▶ [DIRECTIVE 1] List every example of governance and political failures that the study on environmental governance names.
▶ [DIRECTIVE 2] Please continue the study on environmental governance and development cooperation, picking up after its final sentence.

▶ [SELECTED EXCERPT]
— begin —

Addressing the climate and environmental crises through better governance: The Environmental Democracy approach in development co-operation

Addressing the climate and environmental crises through better governance: The Environmental Democracy approach in development co-operation

This study explores the potential for development cooperation to help address climate change and environmental degradation through greater focus on environmental governance.

Oleksandra Plyska


Jens Wahlgren


While science is clear on the urgency, impacts and the range of technological and policy solutions, political systems have lagged to produce the decisive action required to address adequately climate change and environmental degradation. Climate change crises and environmental degradation are therefore to a large extent consequence of governance and political failures. Lack of political will and political commitment, short-termism, vulnerability of policies to electoral cycles, weak accountability for implementation are some examples of such failures. Not accounting for governance failures and political economy factors undermines technocratic programmes on climate change and the environment.

— end —

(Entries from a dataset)

— begin —

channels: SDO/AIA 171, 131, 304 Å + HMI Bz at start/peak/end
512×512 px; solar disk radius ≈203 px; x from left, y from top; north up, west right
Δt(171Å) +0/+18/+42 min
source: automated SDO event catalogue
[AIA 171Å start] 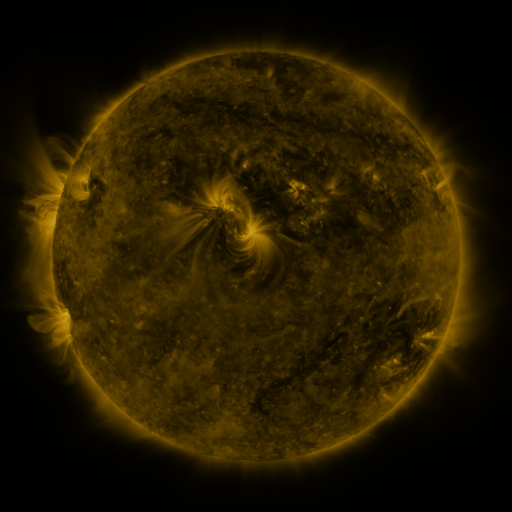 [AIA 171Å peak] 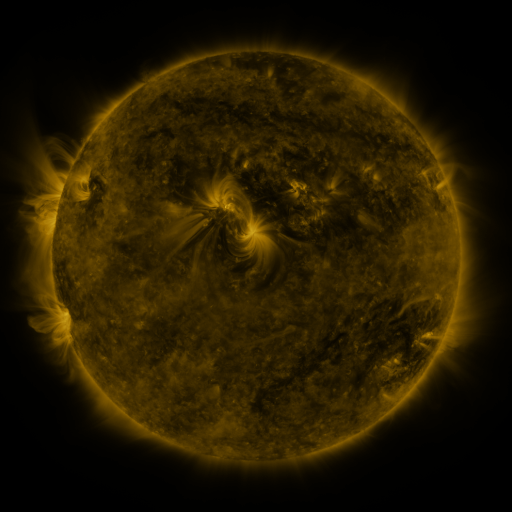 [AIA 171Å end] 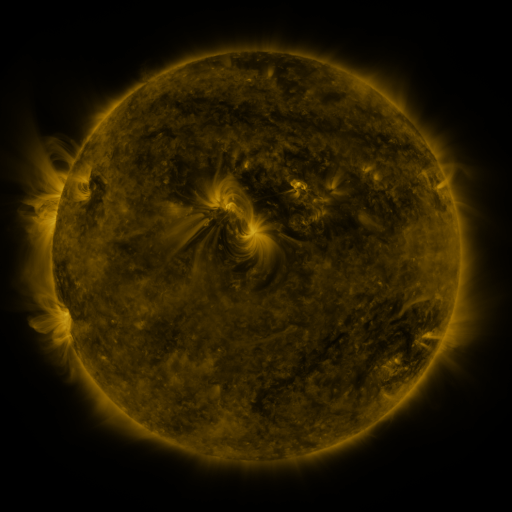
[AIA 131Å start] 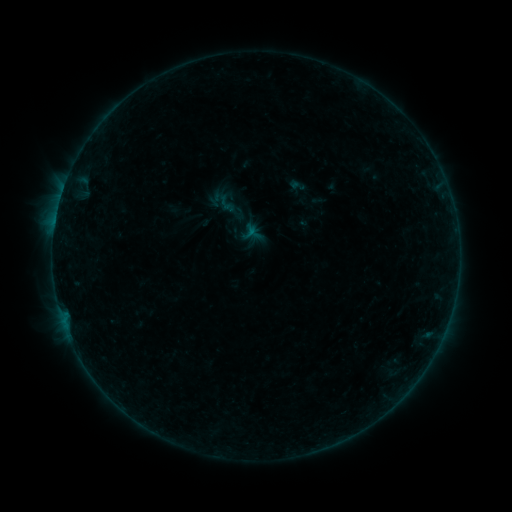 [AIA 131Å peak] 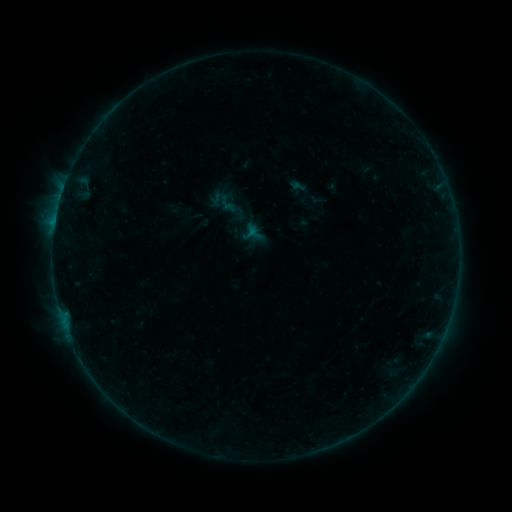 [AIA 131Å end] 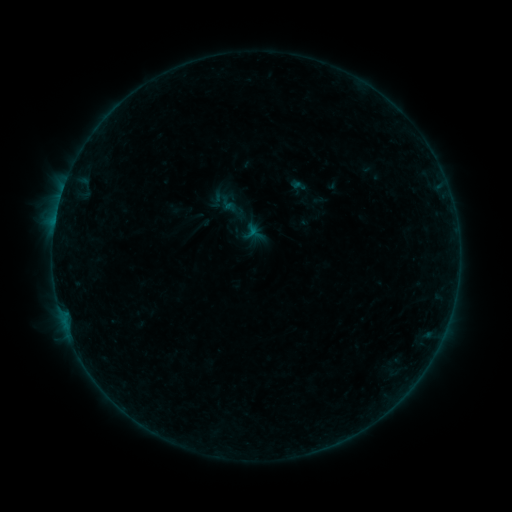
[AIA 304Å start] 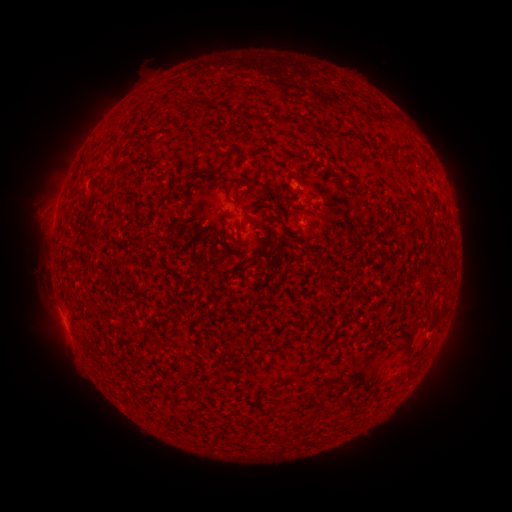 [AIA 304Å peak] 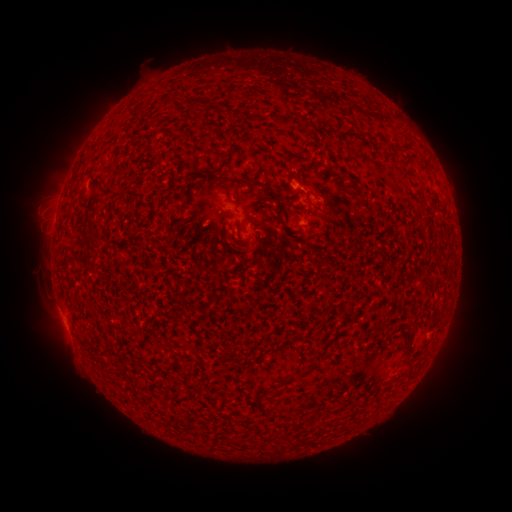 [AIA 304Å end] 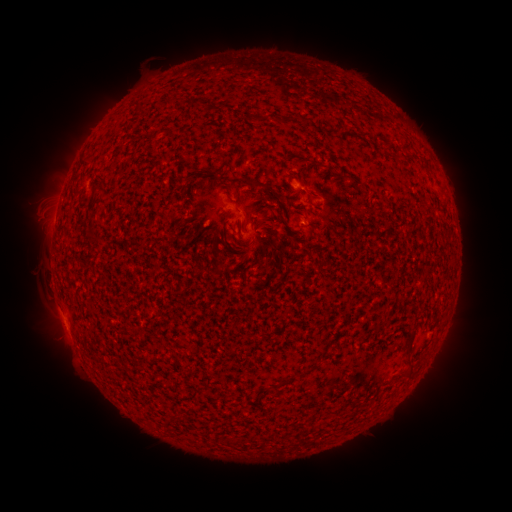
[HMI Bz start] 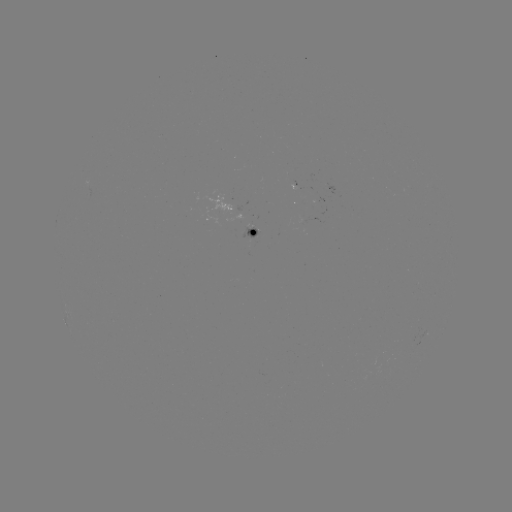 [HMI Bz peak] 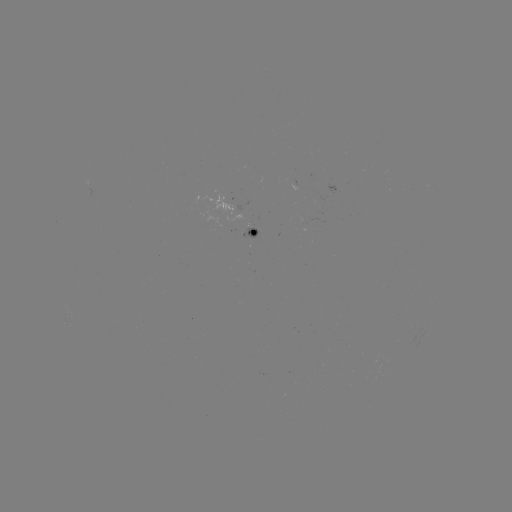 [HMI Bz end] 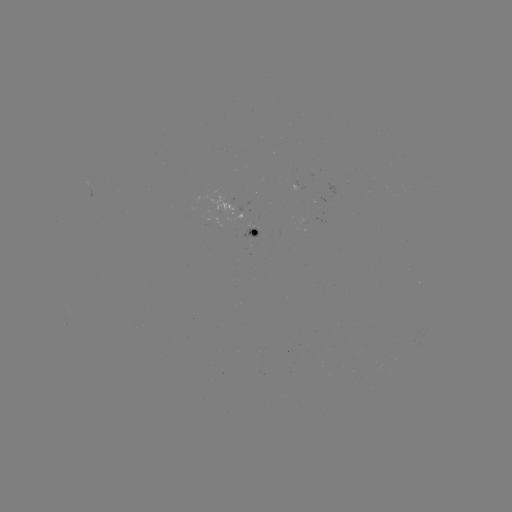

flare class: B2.0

— end —

▶ [TASK ANSWER 1]
- Lack of political will and political commitment
- Short-termism
- Vulnerability of policies to electoral cycles
- Weak accountability for implementation

▶ [TASK ANSWER 2]
This study explores the potential for development cooperation to help address climate change and environmental degradation through greater focus on environmental governance. We review the debate on the relationship between the interventions that strengthen the key pillars of governance and the environmental policy outcomes and complement it with semi-structured interviews with twenty foreign aid experts to understand the current practice, barriers to and opportunities for scaling up such interventions as part of development cooperation. The key messages are presented in this summary, while the full study will be published in July 2022, integrating the discussions at the conference on Environmental democracy taking place on 29-31 March 2022.

Addressing governance failures

Governance failures require solutions that trigger socio-political and institutional change through enhanced transparency, citizen participation, and justice in addressing climate crisis and environmental degradation. Most such solutions focus on political institutions and processes and lie in strengthening key pillars of democratic governance, an approach that is sometimes labelled as ‘environmental democracy’. They require addressing information gaps and uncertainty that often obstruct decision-making. This includes improving quality, transparency, and access to environmental information, such as past and projected emissions, climate risk and vulnerability assessments, scenarios for mitigation and adaptation, and progress made with implementation of policies.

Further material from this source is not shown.